▸ SUPPLIED PASSAGE

Let $w$ and $w'\in W$ be two vectors. Then we have: ${\begin{aligned}&g(w+w')\\[0.3em]&{\color {OliveGreen}\left\downarrow \ \operatorname {g} {\text{ is the inverse of }}\operatorname {f} \right.}\\[0.3em]=\,&g(f(g(w))+f(g(w')))\\[0.3em]&{\color {OliveGreen}\left\downarrow \ \operatorname {f} {\text{ is linear }}\right.}\\[0.3em]=\,&g(f(g(w)+g(w'))\\[0.3em]&{\color {OliveGreen}\left\downarrow \ \operatorname {g} {\text{ is the inverse of }}\operatorname {f} \right.}\\[0.3em]=\,&g(w)+g(w').\end{aligned}}$

Thus the inverse function is additive.

Proof step: $g$ Is homogeneous.

Let $w\in W$ be a vector and $\lambda \in K$ is a scalar. Then we have that ${\begin{aligned}&g(\lambda \cdot w)\\[0.3em]&{\color {OliveGreen}\left\downarrow \ \operatorname {g} {\text{ is the inverse of }}\operatorname {f} \right.}\\[0.3em]=\,&g(\lambda \cdot f(g(w)))\\[0.3em]&{\color {OliveGreen}\left\downarrow \ \operatorname {f} {\text{ is linear }}\right.}\\[0.3em]=\,&g(f(\lambda \cdot g(w)))\\[0.3em]&{\color {OliveGreen}\left\downarrow \ \operatorname {g} {\text{ is the inverse of }}\operatorname {f} \right.}\\[0.3em]=\,&\lambda \cdot g(w).\end{aligned}}$

Thus the inverse function is homogeneous.

Thus have shown that the inverse $g$ is also linear.

▸ DATASET CONTENT
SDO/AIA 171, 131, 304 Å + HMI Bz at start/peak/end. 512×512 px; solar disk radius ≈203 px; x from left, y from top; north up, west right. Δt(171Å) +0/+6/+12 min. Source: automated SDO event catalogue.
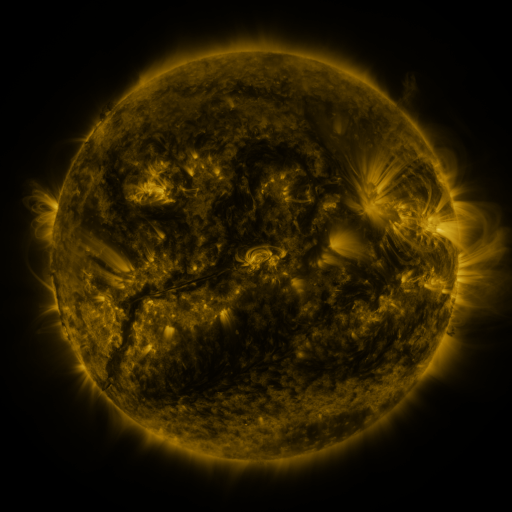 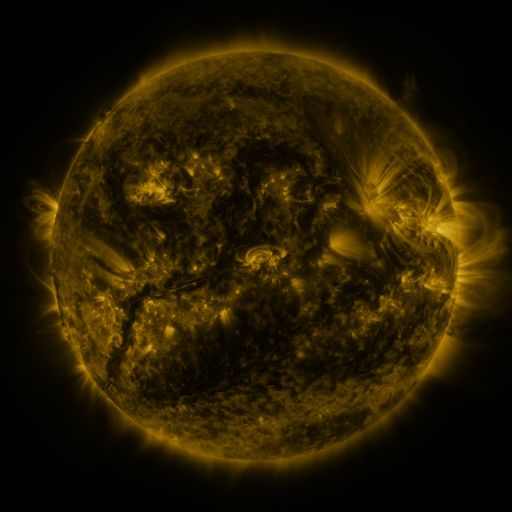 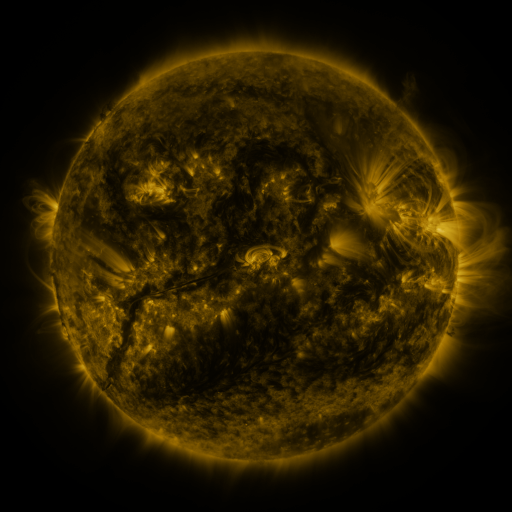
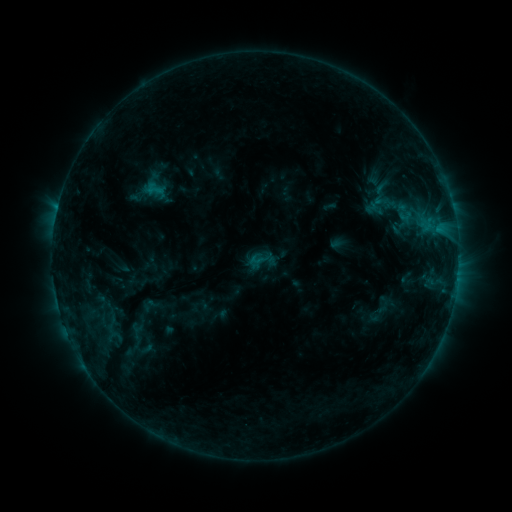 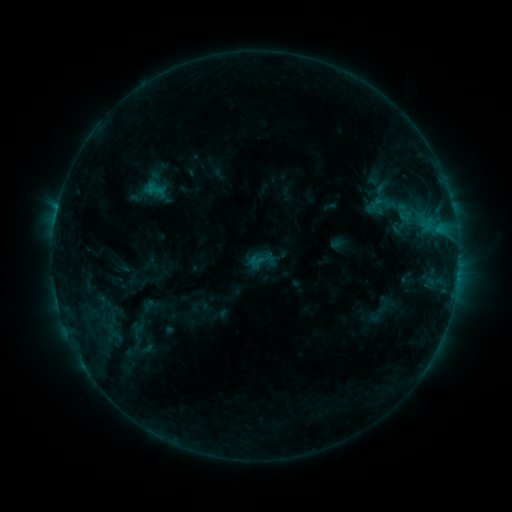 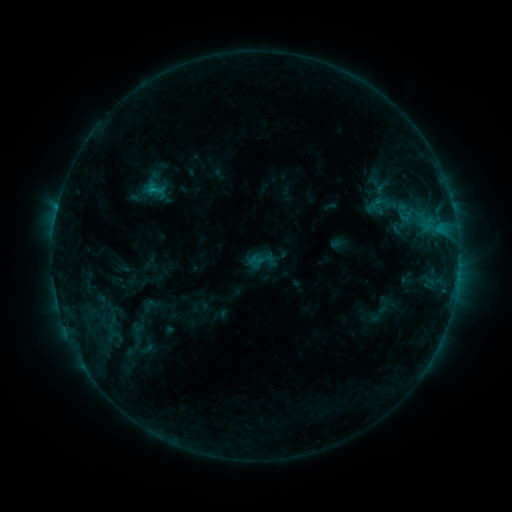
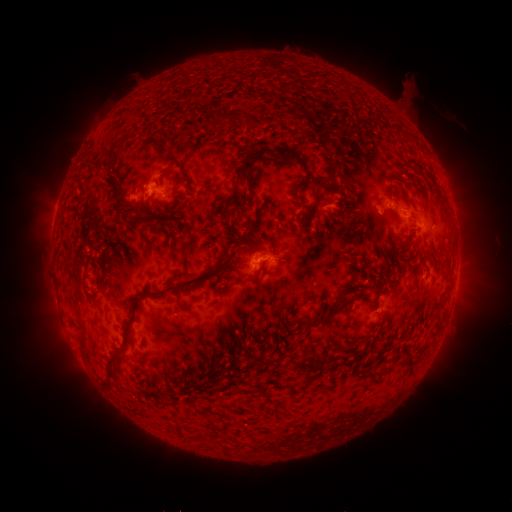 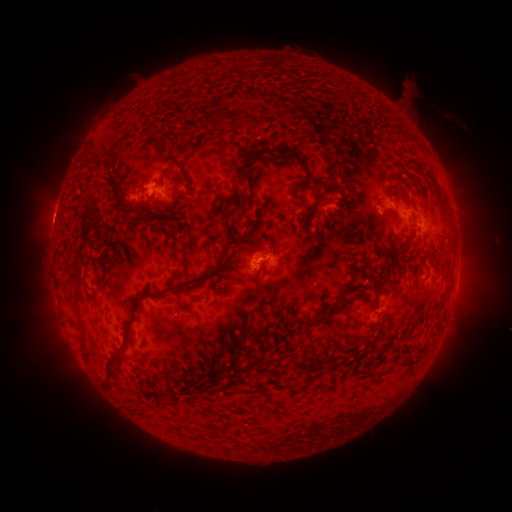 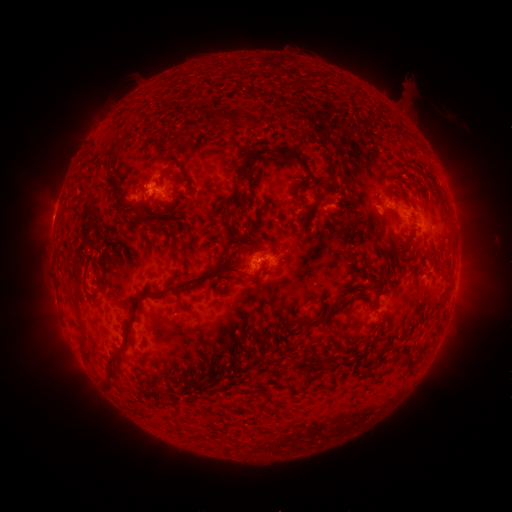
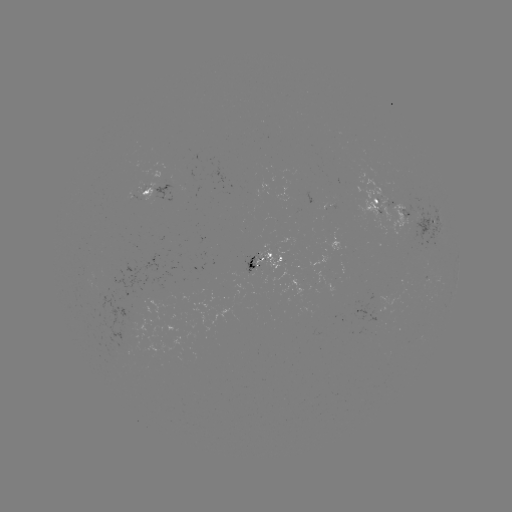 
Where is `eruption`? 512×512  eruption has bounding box [28, 195, 76, 241].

▸ YOUR TASKS
(1) In the proof about the inverse of a linear map, which two properties of g are shown before the conclusion that g is linear?
(2) Carry on the proof about the inverse of a linear map, starting right after its last sentence.

▸ TASK RESULTS
(1) g is shown to be additive and homogeneous.

(2)
Classifying Isomorphic Structures

Bijections of Bases Generate an Isomorphism

In the alternative derivation , we used the intuition that an isomorphism is a linear map that "preserves bases". This means that bases are sent to bases and linear combinations are preserved. So, describing it a bit more formally, we considered the following:

We already know the following: If $f\colon V\to W$ is a linear map between two vector spaces and $f$ is an isomorphism, then $f$ maps bases of $V$ to bases of $W$ .

But we don't know yet whether a linear map that sends a basis to a basis, is already an isomorphism. This statement indeed turns out to be true.

Theorem

Let $K$ be a field, $V,W$ two $K$ -vector spaces, $B_{V}$ a basis of $V$ and $f:V\to W$ a linear map.

Then $f$ is an isomorphism if and only if $B_{V}$ is mapped by $f$ to a basis of $W$ .

Proof

Proof step: $\implies$

Let $f$ be an isomorphism. Then $f$ is by definition both a monomorphism and an epimorphism.

We want to show that $f$ preserves bases. That is, the image of $B_{V}$ under $f$ is a linearly independent generator of $W$ .

Proof step: $f(B_{V})$ is linearly independent

We know from the article on monomorphisms that those preserve linear independence. The set $B_{V}$ is a basis and thus linearly independent. So its image under $f$ is also linearly independent.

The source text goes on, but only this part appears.